- **TASK DATA**

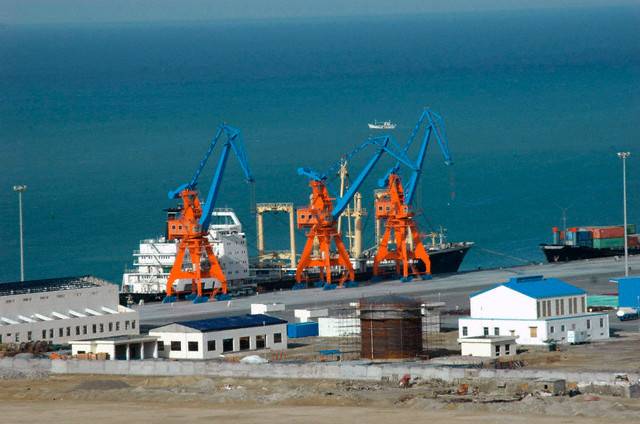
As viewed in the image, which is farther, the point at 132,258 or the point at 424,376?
the point at 132,258

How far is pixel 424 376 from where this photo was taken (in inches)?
2618

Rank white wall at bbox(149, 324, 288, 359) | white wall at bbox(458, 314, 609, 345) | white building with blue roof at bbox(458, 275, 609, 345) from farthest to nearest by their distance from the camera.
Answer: white building with blue roof at bbox(458, 275, 609, 345) → white wall at bbox(458, 314, 609, 345) → white wall at bbox(149, 324, 288, 359)

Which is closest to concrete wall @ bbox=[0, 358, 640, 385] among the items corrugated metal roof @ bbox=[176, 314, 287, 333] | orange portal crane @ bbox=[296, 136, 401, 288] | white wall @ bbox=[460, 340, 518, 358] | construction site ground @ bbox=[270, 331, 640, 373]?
construction site ground @ bbox=[270, 331, 640, 373]

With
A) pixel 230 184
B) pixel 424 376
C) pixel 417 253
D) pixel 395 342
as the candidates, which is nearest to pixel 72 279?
pixel 395 342

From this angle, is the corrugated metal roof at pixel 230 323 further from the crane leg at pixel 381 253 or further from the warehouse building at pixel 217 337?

- **YOUR INSTRUCTIONS**
Starting with the line that contains "How far is pixel", repeat each line through the last one exactly as it appears. Include both ends and nothing more.

- **SOLUTION BELOW**
How far is pixel 424 376 from where this photo was taken (in inches)?
2618

Rank white wall at bbox(149, 324, 288, 359) | white wall at bbox(458, 314, 609, 345) | white building with blue roof at bbox(458, 275, 609, 345) from farthest to nearest by their distance from the camera.
Answer: white building with blue roof at bbox(458, 275, 609, 345) → white wall at bbox(458, 314, 609, 345) → white wall at bbox(149, 324, 288, 359)

Which is closest to concrete wall @ bbox=[0, 358, 640, 385] among the items corrugated metal roof @ bbox=[176, 314, 287, 333] | orange portal crane @ bbox=[296, 136, 401, 288] | white wall @ bbox=[460, 340, 518, 358] | construction site ground @ bbox=[270, 331, 640, 373]?
construction site ground @ bbox=[270, 331, 640, 373]

With
A) pixel 230 184
B) pixel 424 376
C) pixel 417 253
D) pixel 395 342
as the candidates, which is nearest to pixel 72 279?
pixel 395 342

From this angle, is the corrugated metal roof at pixel 230 323 further from the crane leg at pixel 381 253 or further from the warehouse building at pixel 217 337?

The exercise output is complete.